▸ PASSAGE TO READ
Segment Open

I understand that you say that it is hard for you to leave but you recognize that you both don't love each other so ask yourself what is keeping you from leaving? How is he contributing to your life in a good way? You have to first love yourself!!! Loving yourself is making sure that you are treated with respect and dignity. When someone crosses that line of disrespect and clearly trying to cause you harm, you then have to realize that it is time for you to remove yourself from the situation. It's my belief that your Mr. Right is waiting and you should have Mr. Right's child. You have that perfect man waiting and you are wasting your time with a LOSER! You should recognize what type of treatment you deserve. NO ONE deserves to be beaten....NO ONE! If he cared even in the slightest for you or your wellbeing, he would never touch you in a harmful manner under no circumstances. My wish is that you leave before it is too late. Domestic violence can escalate in the heat of the moment and something tragic can happen. I am begging that you please leave before something like that takes place. If you want something to be loyal and love you like you love them.....GET A DOG! We are here for moral support. You don't need him. You are the provider and you are the Victim here! LEAVE HIM IN HIS MISERY AND YOU START YOUR LIFE IN HAPPINESS!


----------



## sarahdale24 (Feb 3, 2008)

My advice is to GO HOME!!! Your family should understand and explain to them that he abuses you. They will understand, if not then you have us, you need to get out of that marriage and defiantaly not have a child with this guy!!!!


----------

Segment Closed

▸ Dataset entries
Segment Open

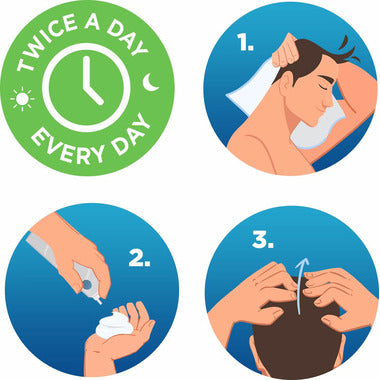 TWICE A DAY
EVERY DAY

1.

2.

3.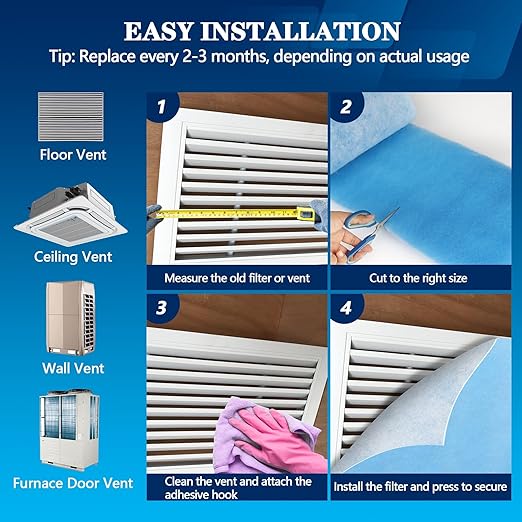 EASY INSTALLATION
Tip: Replace every 2-3 months, depending on actual usage

Floor Vent

Ceiling Vent

Wall Vent

Furnace Door Vent

1
Measure the old filter or vent

2
Cut to the right size

3
Clean the vent and attach the adhesive hook

4
Install the filter and press to secure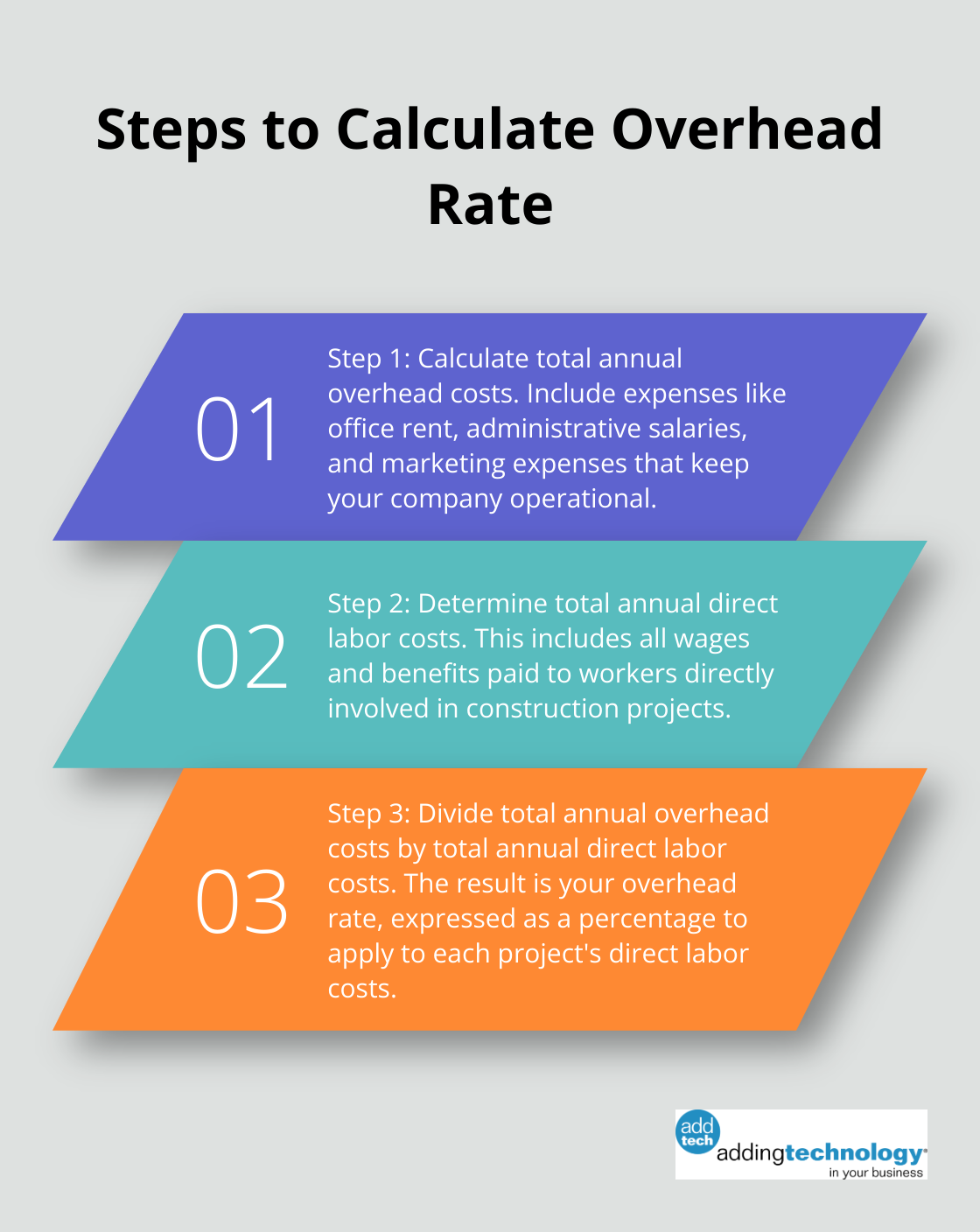 Steps to Calculate Overhead Rate

01

Step 1: Calculate total annual overhead costs. Include expenses like office rent, administrative salaries, and marketing expenses that keep your company operational.

02

Step 2: Determine total annual direct labor costs. This includes all wages and benefits paid to workers directly involved in construction projects.

03

Step 3: Divide total annual overhead costs by total annual direct labor costs. The result is your overhead rate, expressed as a percentage to apply to each project's direct labor costs.

add tech

addingtechnology

in your business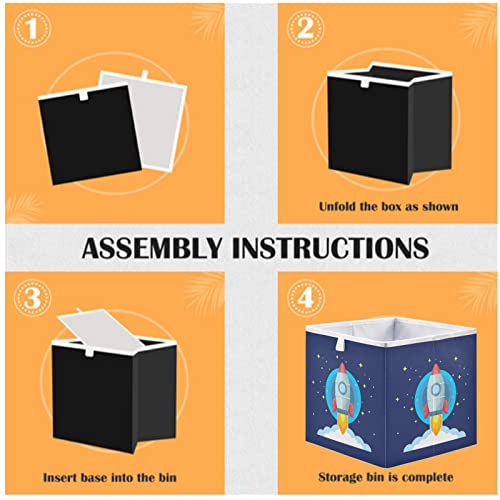 1

2

Unfold the box as shown

ASSEMBLY INSTRUCTIONS

3

Insert base into the bin

4

Storage bin is complete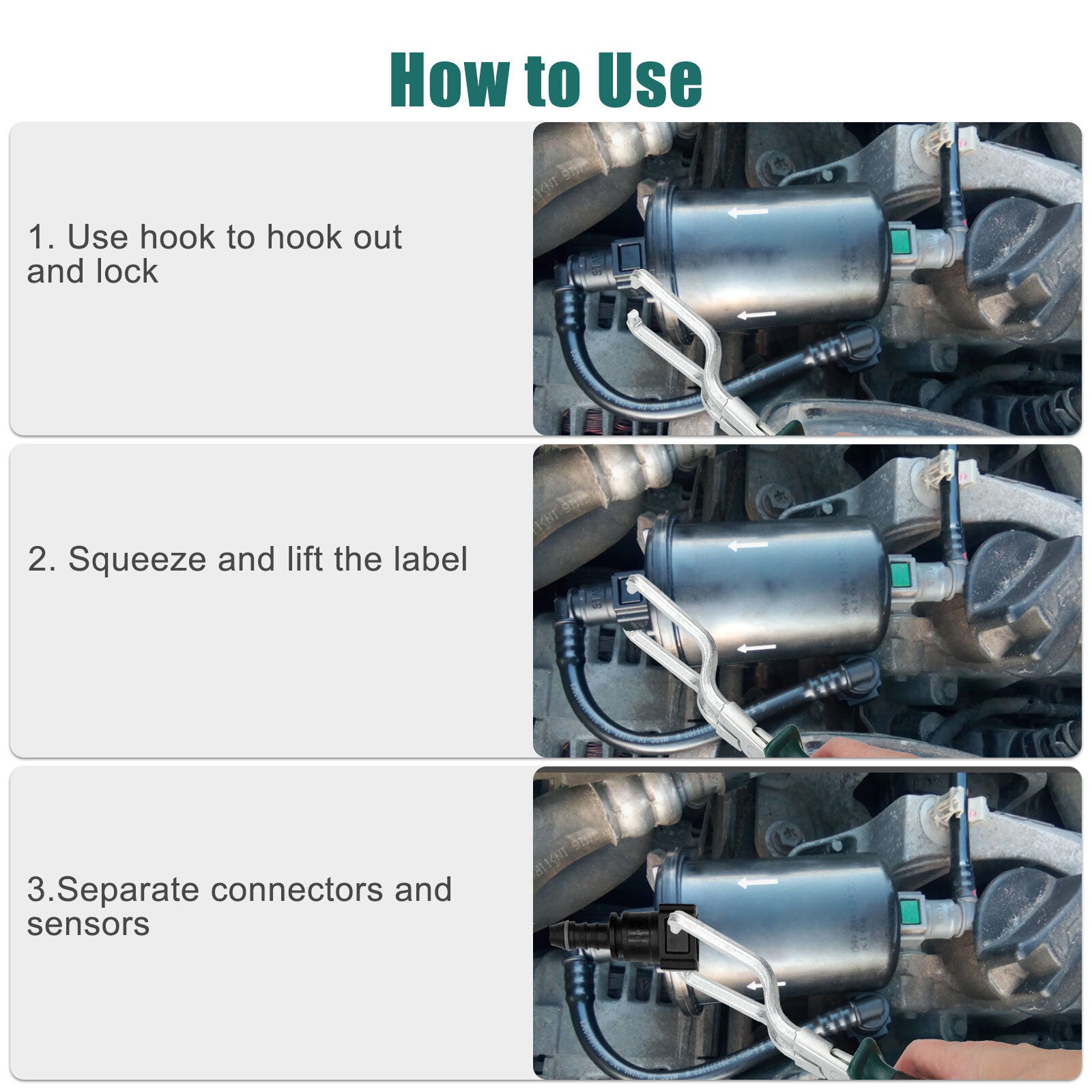 How to Use

1. Use hook to hook out and lock

2. Squeeze and lift the label

3.Separate connectors and sensors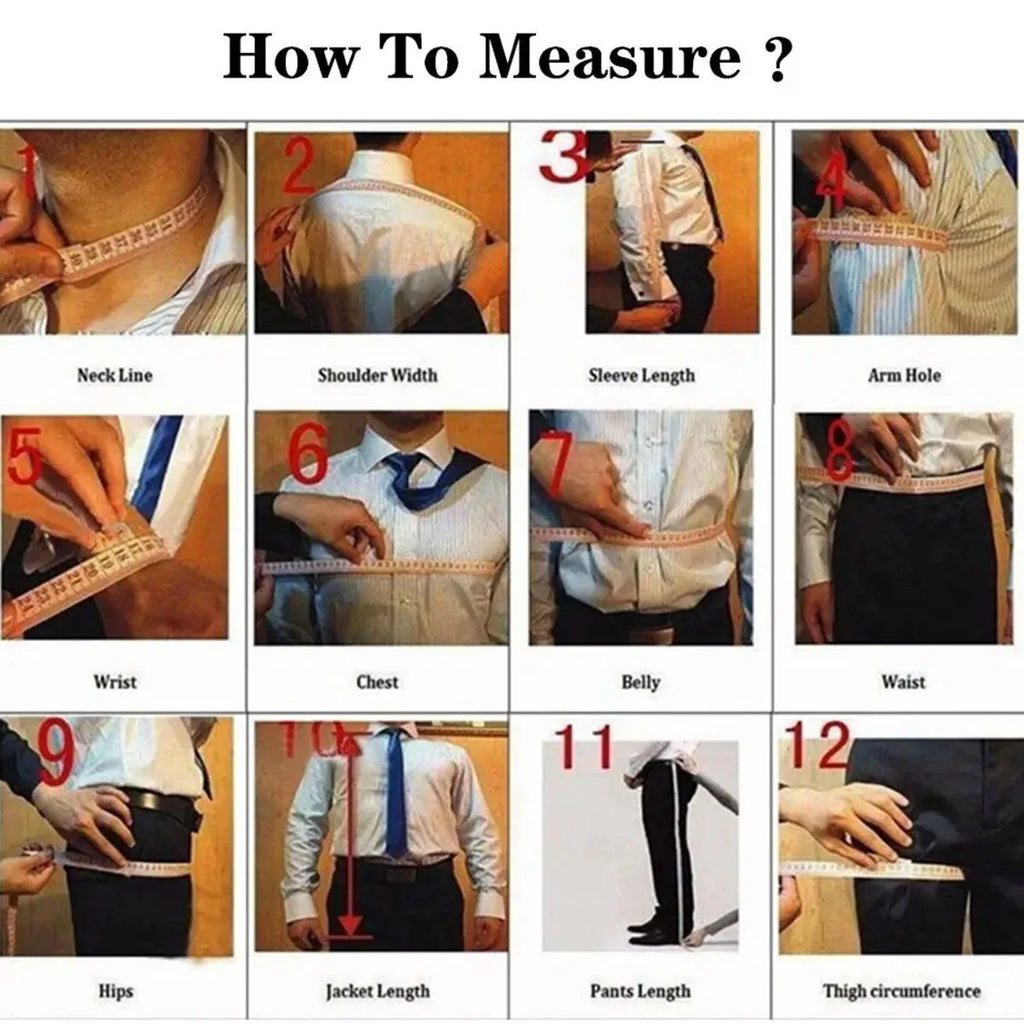 How To Measure ?

1
Neck Line

2
Shoulder Width

3
Sleeve Length

4
Arm Hole

5
Wrist

6
Chest

7
Belly

8
Waist

9
Hips

10
Jacket Length

11
Pants Length

12
Thigh circumference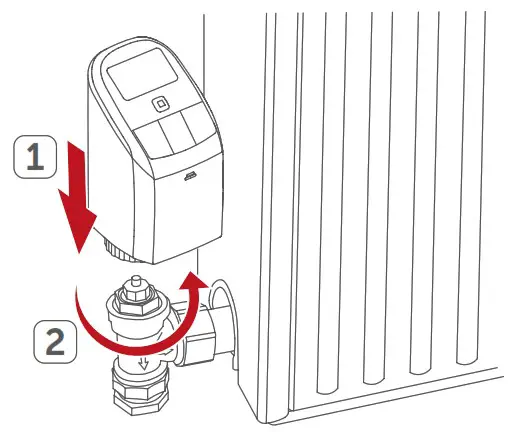 1

2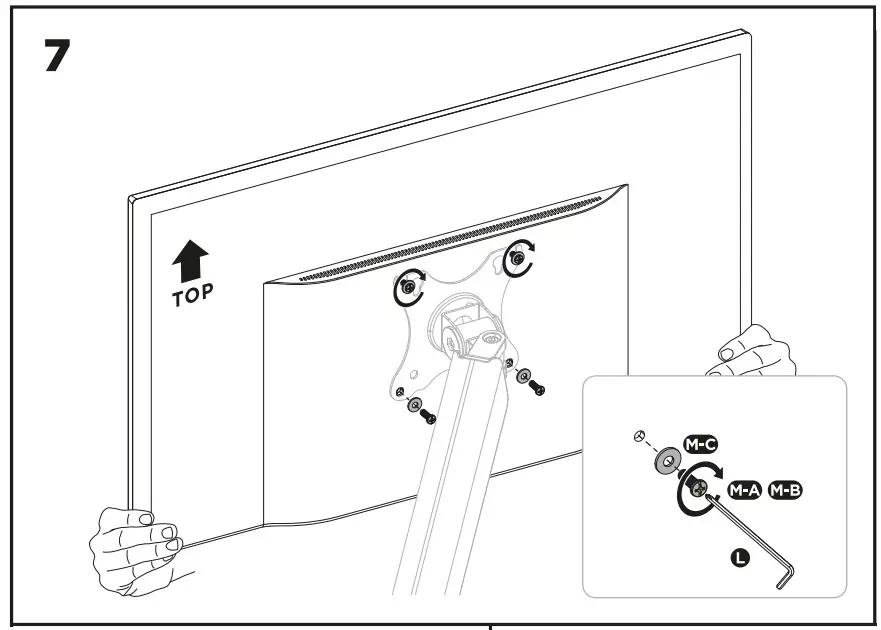 7

TOP

M-C

M-A M-B

L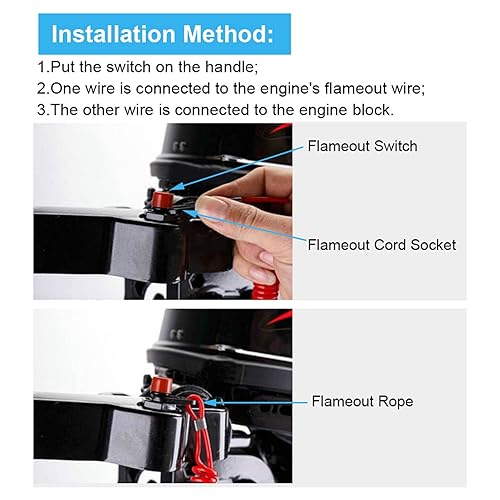 Installation Method:

1.Put the switch on the handle;
2.One wire is connected to the engine's flameout wire;
3.The other wire is connected to the engine block.

Flameout Switch

Flameout Cord Socket

Flameout Rope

Segment Closed

▸ PARTS OF THE EXERCISE
a: Translate this sentence from the forum thread into Spanish: "Domestic violence can escalate in the heat of the moment and something tragic can happen."
b: Write out the part of the forum thread from "My advice is" to "with this guy!!!!" with no changes.

▸ LIST OF ANSWERS
a: La violencia doméstica puede intensificarse en el calor del momento y puede ocurrir algo trágico.

b:
My advice is to GO HOME!!! Your family should understand and explain to them that he abuses you. They will understand, if not then you have us, you need to get out of that marriage and defiantaly not have a child with this guy!!!!